##### TESTO DI PARTENZA

E I K O N E Ʃ
di
Oscar MONTANI
di Carmen Claps
Trascrizione (estratto) della presentazione fatta a Sarzana
il 21 gennaio 2012
(seconda parte)
… il gabbiano. Solitamente questo volatile suscita
immagini di libertà, di maestosità invece, in questo romanzo tutt’altro: i
gabbiani sono anch’ essi prigionieri. Corto si aggira sperduto in un labirinto
terreno e i gabbiani vanno a sbattere disperati contro gabbie più o meno
inesistenti nel cielo.
“Roteavano come prigionieri di uno spazio ristretto .
. . . . più che roteare, gli uccelli erano costretti a rimbalzare verso il
centro; da lì tentavano subito una nuova fuga. Se anche ci fosse stato un varco
verso il cielo libero, non l’avrebbero mai trovato.”(pag. 15).
… i gabbiani, … vengono ad arricchire di un ulteriore
tassello la personalità di Corto … per rilassarsi o per meditare, ama mettersi
al timone o sdraiarsi sulla sabbia a osservare il volo dei gabbiani. … ,
bisogna osservare che c’è un altro grande uccello strettamente legato a Corto, l’albatros.
Il suo nuovo amico, … consiglia a Corto di superare i
gabbiani, di volare più in alto di loro, di fare come l’albatros, che … domina
tutto dall’alto. Solo in questo modo il nostro sarà finalmente in grado di
“vedere” il suo labirinto e di uscirne. …
Per uscire dal labirinto il nostro skipper come filo
di Arianna ha a disposizione gli amici della darsena: … “un poliziotto sempre
triste dai dubbi trascorsi e in cerca di improbabili rivincite; un fotografo
sciatto e approssimativo che pensa d’essere un genio perché maneggia bene il
computer, un ex ladro dall’aspetto laido che fa il surf con i ragazzini, una fissata
. . . . . ”(pag. 106). Gli amici … lo aiutano in ogni modo nelle sue indagini.

##########
##### DATI FORNITI

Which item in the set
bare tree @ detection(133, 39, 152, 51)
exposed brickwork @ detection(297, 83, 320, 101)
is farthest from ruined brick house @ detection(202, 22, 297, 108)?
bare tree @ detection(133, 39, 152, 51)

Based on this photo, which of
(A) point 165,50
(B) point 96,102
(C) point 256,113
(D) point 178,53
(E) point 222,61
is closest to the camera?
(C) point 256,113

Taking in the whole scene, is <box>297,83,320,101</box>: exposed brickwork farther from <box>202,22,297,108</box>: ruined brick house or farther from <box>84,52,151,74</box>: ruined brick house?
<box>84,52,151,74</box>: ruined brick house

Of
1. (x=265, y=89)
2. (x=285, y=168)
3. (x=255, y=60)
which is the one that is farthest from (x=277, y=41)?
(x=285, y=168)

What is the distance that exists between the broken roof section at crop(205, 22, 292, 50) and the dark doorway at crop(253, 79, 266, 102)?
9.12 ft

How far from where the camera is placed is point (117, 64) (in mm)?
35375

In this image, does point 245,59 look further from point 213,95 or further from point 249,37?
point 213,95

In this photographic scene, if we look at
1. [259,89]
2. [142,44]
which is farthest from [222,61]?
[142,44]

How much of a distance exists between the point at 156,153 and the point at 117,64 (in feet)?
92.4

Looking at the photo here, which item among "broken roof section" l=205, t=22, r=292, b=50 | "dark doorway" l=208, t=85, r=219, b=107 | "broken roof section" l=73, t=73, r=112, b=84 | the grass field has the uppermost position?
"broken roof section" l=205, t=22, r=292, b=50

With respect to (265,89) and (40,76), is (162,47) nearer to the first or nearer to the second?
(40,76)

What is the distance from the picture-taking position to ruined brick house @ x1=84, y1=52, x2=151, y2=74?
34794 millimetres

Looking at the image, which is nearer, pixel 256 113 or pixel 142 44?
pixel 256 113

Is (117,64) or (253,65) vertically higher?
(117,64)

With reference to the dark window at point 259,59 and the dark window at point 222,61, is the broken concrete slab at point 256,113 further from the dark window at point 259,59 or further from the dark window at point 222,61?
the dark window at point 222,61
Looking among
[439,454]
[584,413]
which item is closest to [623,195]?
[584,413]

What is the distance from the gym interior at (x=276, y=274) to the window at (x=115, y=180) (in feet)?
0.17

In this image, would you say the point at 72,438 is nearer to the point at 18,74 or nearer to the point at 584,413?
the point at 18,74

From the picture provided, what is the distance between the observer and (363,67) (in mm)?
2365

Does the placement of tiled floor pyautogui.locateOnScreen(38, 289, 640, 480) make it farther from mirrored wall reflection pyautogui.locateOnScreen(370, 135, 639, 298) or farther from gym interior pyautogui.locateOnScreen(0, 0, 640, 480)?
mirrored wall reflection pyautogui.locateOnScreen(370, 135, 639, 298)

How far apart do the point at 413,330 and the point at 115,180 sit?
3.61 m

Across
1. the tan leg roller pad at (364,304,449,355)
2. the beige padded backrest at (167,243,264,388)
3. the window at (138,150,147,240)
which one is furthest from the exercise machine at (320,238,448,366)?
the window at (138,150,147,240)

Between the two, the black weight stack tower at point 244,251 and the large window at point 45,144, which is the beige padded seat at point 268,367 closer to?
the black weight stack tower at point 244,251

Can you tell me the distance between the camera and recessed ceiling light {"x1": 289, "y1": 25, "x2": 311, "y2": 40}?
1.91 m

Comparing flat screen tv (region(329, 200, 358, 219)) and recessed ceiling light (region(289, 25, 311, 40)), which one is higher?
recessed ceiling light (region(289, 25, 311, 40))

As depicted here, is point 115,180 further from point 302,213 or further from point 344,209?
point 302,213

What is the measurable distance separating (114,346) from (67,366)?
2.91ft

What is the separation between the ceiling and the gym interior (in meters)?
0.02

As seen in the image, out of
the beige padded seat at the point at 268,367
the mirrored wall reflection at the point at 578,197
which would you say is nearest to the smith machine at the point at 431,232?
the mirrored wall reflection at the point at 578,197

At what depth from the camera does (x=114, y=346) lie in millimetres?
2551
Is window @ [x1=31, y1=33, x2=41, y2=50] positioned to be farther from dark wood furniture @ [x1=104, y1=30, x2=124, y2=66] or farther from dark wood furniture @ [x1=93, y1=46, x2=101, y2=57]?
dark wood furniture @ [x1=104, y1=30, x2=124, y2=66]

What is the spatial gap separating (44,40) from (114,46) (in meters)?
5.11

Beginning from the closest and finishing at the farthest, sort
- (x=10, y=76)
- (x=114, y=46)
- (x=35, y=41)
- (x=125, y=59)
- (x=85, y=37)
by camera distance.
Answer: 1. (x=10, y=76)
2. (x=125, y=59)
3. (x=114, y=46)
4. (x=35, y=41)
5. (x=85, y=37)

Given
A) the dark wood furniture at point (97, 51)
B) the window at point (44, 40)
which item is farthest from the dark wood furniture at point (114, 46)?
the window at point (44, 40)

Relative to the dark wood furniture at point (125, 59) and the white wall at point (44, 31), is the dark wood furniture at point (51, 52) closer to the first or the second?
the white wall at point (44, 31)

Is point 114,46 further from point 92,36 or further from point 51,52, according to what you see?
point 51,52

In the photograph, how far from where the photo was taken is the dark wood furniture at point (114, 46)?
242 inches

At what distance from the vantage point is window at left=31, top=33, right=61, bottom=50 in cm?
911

##########

* CONSEGNA
Riporta per intero il testo di partenza, parola per parola e senza alcuna modifica.

* RISPOSTA
E I K O N E Ʃ
di
Oscar MONTANI
di Carmen Claps
Trascrizione (estratto) della presentazione fatta a Sarzana
il 21 gennaio 2012
(seconda parte)
… il gabbiano. Solitamente questo volatile suscita
immagini di libertà, di maestosità invece, in questo romanzo tutt’altro: i
gabbiani sono anch’ essi prigionieri. Corto si aggira sperduto in un labirinto
terreno e i gabbiani vanno a sbattere disperati contro gabbie più o meno
inesistenti nel cielo.
“Roteavano come prigionieri di uno spazio ristretto .
. . . . più che roteare, gli uccelli erano costretti a rimbalzare verso il
centro; da lì tentavano subito una nuova fuga. Se anche ci fosse stato un varco
verso il cielo libero, non l’avrebbero mai trovato.”(pag. 15).
… i gabbiani, … vengono ad arricchire di un ulteriore
tassello la personalità di Corto … per rilassarsi o per meditare, ama mettersi
al timone o sdraiarsi sulla sabbia a osservare il volo dei gabbiani. … ,
bisogna osservare che c’è un altro grande uccello strettamente legato a Corto, l’albatros.
Il suo nuovo amico, … consiglia a Corto di superare i
gabbiani, di volare più in alto di loro, di fare come l’albatros, che … domina
tutto dall’alto. Solo in questo modo il nostro sarà finalmente in grado di
“vedere” il suo labirinto e di uscirne. …
Per uscire dal labirinto il nostro skipper come filo
di Arianna ha a disposizione gli amici della darsena: … “un poliziotto sempre
triste dai dubbi trascorsi e in cerca di improbabili rivincite; un fotografo
sciatto e approssimativo che pensa d’essere un genio perché maneggia bene il
computer, un ex ladro dall’aspetto laido che fa il surf con i ragazzini, una fissata
. . . . . ”(pag. 106). Gli amici … lo aiutano in ogni modo nelle sue indagini.